Extracted text:
────────────────────
Mean Reciprocal Rank (MRR) using LDA: 0.121


#### 4.4 Mean Average Precision (MAP) [order-aware]

In [None]:
def map_k(rel_set, doc_scores, K):
    Q = len(rel_set) # number of queries with known ground-truth
    avg_precision = [] #AP of all queries

    for query_id in rel_set:
        precision_relevance_summation = 0

        for k in range(0,K):
            # calculate precision@k
            truth_set = set(rel_set[query_id])
            pred_set = set(doc_scores[query_id][:k+1])
            precision_at_k = round(len(truth_set & pred_set) / float(len(pred_set)), 2) # len(truth_set & pred_set)-> len(intersection of 2 sets)
            # check relevance of predicted docid at k
            rel_k = 1 if doc_scores[query_id][k] in rel_set[query_id] else 0
            precision_relevance_summation += precision_at_k * rel_k # summation of precision*relevance
            #print(f"qid: {query_id}, k: {k}, precision_at_k : {precision_at_k}, rel_k : {rel_k}, ap_num: {ap_num}, docid_sortedBy_score[query_id][k]: {docid_sortedBy_score[query_id][k]}")

        # AP value of query qid
        avg_precision_q = precision_relevance_summation / len(rel_set[query_id])
        #print(f"len(rel_set[q]): {len(rel_set[query_id])}, AP@{K}_{int(query_id)} = {round(avg_precision_q,2)}")
        avg_precision.append(avg_precision_q)

    map_k = sum(avg_precision) / Q # mean of all AP values of a query
    return round(map_k, 3)

In [None]:
print(f"MAP using LDA")
map_5 = map_k(rel_set, doc_scores1, K=5)
print(f"MAP@5 = {map_5}")
map_10 = map_k(rel_set, doc_scores1, K=10)
print(f"MAP@10 = {map_10}")
────────────────────
Dataset records:
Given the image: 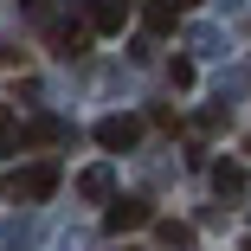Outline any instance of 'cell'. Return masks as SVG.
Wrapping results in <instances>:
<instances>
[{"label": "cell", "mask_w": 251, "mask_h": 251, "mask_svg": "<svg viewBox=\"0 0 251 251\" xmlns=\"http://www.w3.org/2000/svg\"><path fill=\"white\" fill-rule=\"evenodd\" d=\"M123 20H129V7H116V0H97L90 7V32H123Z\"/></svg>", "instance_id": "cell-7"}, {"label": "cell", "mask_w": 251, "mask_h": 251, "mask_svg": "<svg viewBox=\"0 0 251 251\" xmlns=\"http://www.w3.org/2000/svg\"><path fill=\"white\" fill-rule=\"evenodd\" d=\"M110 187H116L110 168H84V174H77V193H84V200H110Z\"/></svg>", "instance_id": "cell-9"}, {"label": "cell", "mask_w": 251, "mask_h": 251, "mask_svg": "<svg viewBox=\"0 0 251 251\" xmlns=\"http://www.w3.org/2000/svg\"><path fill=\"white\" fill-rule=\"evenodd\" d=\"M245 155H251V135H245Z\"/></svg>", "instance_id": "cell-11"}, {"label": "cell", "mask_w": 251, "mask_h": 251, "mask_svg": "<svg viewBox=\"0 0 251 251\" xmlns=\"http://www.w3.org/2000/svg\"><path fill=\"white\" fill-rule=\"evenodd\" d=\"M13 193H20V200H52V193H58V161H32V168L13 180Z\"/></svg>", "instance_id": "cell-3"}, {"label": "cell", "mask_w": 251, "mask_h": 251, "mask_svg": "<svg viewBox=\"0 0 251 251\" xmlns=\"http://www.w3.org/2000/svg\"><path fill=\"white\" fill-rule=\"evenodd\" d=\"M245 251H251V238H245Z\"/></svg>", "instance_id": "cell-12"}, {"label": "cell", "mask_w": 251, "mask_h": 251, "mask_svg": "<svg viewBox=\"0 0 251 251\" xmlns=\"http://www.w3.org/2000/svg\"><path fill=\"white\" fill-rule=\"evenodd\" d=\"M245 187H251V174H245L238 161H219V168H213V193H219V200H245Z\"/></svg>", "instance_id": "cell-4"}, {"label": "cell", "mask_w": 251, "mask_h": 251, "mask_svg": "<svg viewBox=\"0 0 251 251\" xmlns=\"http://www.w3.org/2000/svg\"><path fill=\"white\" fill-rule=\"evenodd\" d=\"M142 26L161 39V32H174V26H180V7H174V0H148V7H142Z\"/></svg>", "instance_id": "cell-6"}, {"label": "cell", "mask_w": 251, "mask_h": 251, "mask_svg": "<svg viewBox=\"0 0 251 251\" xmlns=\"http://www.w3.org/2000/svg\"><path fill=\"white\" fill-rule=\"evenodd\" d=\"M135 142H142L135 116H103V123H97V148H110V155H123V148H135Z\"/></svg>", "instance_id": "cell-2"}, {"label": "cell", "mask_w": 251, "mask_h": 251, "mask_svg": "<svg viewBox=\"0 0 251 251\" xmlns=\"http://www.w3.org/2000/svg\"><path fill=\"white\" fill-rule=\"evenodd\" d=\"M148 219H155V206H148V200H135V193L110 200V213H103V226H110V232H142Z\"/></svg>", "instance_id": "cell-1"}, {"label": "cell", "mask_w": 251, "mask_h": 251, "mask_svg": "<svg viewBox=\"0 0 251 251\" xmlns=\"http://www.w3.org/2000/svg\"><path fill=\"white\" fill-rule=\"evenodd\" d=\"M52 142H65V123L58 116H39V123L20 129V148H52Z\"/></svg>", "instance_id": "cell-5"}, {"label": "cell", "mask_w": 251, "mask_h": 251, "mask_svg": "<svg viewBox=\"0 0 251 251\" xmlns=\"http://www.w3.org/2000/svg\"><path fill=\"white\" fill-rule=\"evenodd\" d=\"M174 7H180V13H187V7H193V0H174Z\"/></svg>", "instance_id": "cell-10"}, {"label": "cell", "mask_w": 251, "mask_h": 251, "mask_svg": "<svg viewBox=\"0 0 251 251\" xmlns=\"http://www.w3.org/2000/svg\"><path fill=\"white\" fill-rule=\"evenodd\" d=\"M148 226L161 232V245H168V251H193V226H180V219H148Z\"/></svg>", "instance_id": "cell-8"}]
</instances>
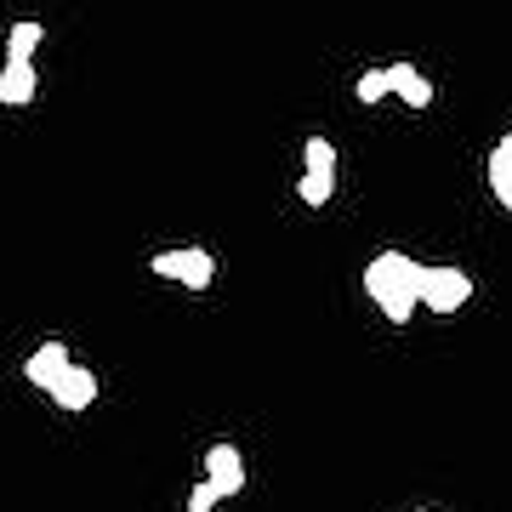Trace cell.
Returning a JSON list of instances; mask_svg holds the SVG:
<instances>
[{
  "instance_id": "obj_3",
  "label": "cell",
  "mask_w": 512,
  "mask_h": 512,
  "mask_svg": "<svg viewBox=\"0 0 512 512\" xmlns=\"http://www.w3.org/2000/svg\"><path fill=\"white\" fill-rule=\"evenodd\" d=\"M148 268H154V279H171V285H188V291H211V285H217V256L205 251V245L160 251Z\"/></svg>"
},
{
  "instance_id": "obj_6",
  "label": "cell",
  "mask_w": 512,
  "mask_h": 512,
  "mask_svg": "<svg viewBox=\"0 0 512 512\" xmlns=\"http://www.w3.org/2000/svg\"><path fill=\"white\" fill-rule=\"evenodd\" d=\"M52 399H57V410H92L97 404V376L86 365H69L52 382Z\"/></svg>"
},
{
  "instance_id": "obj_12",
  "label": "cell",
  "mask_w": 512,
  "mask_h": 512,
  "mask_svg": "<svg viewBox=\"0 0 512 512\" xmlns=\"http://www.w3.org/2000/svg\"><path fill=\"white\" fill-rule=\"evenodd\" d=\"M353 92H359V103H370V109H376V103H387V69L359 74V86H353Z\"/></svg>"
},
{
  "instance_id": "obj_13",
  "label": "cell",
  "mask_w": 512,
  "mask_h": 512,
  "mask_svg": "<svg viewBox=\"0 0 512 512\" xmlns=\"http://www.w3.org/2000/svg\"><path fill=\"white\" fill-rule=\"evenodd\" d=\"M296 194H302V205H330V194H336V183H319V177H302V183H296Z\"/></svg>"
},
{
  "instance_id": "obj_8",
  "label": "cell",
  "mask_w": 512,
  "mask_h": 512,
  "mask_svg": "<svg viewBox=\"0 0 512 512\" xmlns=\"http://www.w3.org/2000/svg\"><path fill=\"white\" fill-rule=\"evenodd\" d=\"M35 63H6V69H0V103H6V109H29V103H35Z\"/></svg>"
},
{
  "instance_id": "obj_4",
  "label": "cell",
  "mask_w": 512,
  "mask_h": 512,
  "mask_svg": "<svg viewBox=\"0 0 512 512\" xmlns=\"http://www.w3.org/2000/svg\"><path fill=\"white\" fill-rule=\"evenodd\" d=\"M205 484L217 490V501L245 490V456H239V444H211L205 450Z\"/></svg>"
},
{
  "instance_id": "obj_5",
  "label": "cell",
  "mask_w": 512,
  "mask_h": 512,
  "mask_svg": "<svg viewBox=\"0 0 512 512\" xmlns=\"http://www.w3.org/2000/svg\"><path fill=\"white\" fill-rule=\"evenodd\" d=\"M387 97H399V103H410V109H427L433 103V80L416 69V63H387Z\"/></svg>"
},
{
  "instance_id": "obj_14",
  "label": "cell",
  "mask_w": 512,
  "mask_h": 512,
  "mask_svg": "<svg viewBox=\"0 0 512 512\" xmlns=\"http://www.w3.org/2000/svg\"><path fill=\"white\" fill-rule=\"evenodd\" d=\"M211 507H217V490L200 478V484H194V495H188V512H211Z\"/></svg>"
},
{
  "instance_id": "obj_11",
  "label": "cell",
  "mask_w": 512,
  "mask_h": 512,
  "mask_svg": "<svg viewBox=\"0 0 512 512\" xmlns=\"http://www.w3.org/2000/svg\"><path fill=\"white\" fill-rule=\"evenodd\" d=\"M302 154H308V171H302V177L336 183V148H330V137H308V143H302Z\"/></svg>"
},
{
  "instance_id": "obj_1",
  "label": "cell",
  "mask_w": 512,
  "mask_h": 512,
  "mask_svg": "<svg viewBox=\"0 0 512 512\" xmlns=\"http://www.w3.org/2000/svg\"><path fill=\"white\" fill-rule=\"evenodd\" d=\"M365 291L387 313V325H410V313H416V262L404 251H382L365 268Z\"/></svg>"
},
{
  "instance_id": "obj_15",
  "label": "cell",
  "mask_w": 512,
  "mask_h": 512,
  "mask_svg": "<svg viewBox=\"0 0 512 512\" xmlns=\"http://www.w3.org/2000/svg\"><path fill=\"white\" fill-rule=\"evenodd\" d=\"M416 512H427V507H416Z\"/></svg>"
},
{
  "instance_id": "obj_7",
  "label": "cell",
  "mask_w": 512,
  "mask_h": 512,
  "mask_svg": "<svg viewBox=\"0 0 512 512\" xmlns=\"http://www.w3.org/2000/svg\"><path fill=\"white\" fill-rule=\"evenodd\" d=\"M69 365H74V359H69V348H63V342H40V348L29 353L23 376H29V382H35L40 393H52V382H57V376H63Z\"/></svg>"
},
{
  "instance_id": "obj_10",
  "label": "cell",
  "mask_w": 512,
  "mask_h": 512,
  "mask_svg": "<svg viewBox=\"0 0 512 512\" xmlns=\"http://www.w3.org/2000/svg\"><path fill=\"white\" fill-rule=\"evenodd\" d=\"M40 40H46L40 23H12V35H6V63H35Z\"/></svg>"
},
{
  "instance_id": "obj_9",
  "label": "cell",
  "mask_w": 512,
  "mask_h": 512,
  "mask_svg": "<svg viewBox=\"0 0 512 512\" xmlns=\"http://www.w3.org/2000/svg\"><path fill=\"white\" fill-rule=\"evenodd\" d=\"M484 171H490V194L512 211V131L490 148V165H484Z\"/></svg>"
────────────────────
Exercise set:
A. Which lines of the records contain the string "instances"? Copy each of them.
B. Continue the ranking-metrics notebook excerpt after its last line.
The records have no connection to the ranking-metrics notebook excerpt.

Task responses:
A.
Wrapping results in <instances>:
<instances>
</instances>
Returning a JSON list of instances; mask_svg holds the SVG:
<instances>

B.
MAP using LDA
MAP@5 = 0.004
MAP@10 = 0.006


### 4.6 Composite Score

In [None]:
# first occurance of true positive i.e. index of first actual relevant docid predicted.
def get_first_relevent_docid(predictions, truth):
    for doc_id in predictions:
        is_exist = doc_id in truth #truth.count(doc_id)
        #print(f"predictions: {doc_id}, is_exist: {is_exist}")
        if is_exist:
            return predictions.index(doc_id)+1
    else:
        return -1

In [None]:
def get_composite_score(predictions, truth):
    total_scores = []
    succeed = 0
    failed = 0
    for query_id in rel_set:
        # index of first actual relevant docid predicted
        score = get_first_relevent_docid(predictions[query_id], truth[query_id])
        if score >= 0:
            total_scores.append(score)
            succeed += 1
        else:
            failed += 1

    return 100*failed + (sum(total_scores)/succeed)

In [None]:
composite_score = get_composite_score(doc_scores1, rel_set)
print(f"composite score: {composite_score}")
wandb.log({"composite_score": composite_score})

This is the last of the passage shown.